Mystic Mantra: The mysterious realisation of advaita
The world’s most famous scientist, Albert Einstein, once made a very significant statement: Creation may be spiritual in origin, but that doesn’t mean that everything created is spiritual. Let us accept the world is a mystery. Nature is neither solely material nor entirely spiritual.
With this statement, Einstein comes close to the realisation what Indian mystics have been experiencing for thousands of years. They have termed this realisation as advaita, the experience of non-duality. Einstein says that nature is neither solely material nor entirely spiritual. But the eastern mystics are truly existential and they don’t see any division, any duality in the material and the spiritual. The outer (the material) and the inner (the spiritual) may appear as separate — in reality, it is all one. Appearances are illusions.

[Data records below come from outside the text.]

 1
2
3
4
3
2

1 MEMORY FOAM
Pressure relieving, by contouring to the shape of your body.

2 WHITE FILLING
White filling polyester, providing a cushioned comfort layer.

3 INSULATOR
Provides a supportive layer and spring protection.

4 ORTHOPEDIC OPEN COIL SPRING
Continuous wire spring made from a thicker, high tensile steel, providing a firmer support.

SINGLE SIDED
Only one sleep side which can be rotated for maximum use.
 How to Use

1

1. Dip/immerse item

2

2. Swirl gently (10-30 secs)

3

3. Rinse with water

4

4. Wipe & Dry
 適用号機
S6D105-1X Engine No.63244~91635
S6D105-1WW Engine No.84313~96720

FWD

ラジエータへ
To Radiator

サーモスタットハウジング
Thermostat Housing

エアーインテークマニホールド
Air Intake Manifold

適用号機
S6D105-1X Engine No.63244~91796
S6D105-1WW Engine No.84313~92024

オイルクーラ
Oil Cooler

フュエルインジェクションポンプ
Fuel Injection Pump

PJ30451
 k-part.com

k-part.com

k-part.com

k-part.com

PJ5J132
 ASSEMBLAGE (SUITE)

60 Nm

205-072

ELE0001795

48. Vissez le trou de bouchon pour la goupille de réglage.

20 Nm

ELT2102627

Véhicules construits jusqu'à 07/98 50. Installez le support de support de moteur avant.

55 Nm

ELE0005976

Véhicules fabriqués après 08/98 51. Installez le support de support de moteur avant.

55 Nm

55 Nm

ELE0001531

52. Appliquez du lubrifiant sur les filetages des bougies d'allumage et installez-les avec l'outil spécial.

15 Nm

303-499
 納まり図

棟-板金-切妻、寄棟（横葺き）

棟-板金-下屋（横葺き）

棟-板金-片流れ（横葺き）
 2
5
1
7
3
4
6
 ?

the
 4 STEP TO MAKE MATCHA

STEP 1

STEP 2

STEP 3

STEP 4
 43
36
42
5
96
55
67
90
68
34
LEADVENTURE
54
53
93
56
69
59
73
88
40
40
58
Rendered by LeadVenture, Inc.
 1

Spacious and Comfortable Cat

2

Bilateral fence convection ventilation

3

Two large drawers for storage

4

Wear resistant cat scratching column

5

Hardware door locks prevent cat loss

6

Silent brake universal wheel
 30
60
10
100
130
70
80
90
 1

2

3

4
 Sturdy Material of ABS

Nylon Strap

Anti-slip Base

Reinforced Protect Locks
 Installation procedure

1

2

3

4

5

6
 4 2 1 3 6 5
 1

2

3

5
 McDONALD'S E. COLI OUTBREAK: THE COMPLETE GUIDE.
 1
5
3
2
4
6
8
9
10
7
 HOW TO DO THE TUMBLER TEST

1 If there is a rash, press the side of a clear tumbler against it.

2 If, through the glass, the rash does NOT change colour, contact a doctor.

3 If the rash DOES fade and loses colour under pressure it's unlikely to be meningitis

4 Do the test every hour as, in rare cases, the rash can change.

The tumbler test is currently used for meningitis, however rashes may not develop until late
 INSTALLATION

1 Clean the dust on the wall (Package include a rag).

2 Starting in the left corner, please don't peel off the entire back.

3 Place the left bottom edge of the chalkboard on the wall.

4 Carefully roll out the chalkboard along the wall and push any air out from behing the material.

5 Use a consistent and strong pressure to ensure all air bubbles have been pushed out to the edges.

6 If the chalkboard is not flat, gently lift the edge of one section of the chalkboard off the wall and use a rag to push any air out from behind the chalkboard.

The modern enlightened mystic, Osho, explains: There are two kinds of illusions in this world — one, the illusion of matter; second, the illusion of I, the ego.
Both are basically false, but only by coming closer to them does one become aware they don’t exist. As science draws closer to matter, matter disappears; as religion draws nearer I the I disappears. Religion has discovered that the I is nonexistent, and science has discovered that matter is nonexistent. The closer we come, the more we become disillusioned. That’s why I say: go within; look closely — is there any I inside? I am not asking you to believe that you are not the I. If you do, it will turn into a false belief. If you take my word for it and think, “I am not; the ego is false. I am Atman, I am Brahman; the ego is false,” you will throw yourself into confusion. If this merely becomes a repetitive thing, then you will only be repeating the false. I am not asking you for this sort of repetition. I am saying: go within, look, recognise who you are. One who looks within and recognises himself discovers that “I am not.” Then who is within? If I am not, then someone else must be there. Just because “I am not,” doesn’t mean no one is there, because even to recognise the illusion, someone has to be there.
The mystic concludes: The experience of what remains after the disappearance of I is the experience of godliness. The experience becomes at once expansive — dropping I, “you” also drops, “he” also drops, and only an ocean of consciousness remains. In that state you will see that only godliness is.
This is the mysterious realisation of advaita.
Einstein contemplates: Man, too, is more than flesh and blood; otherwise, no religions would have been possible. Behind each cause is still another cause; the end or the beginning of all causes has yet to be found.
But the fact is that contemplation is all mind stuff and is confined to the mind only, but meditation is a step further. It takes us into the realm of no-mind, the field of pure consciousness and oneness of existence.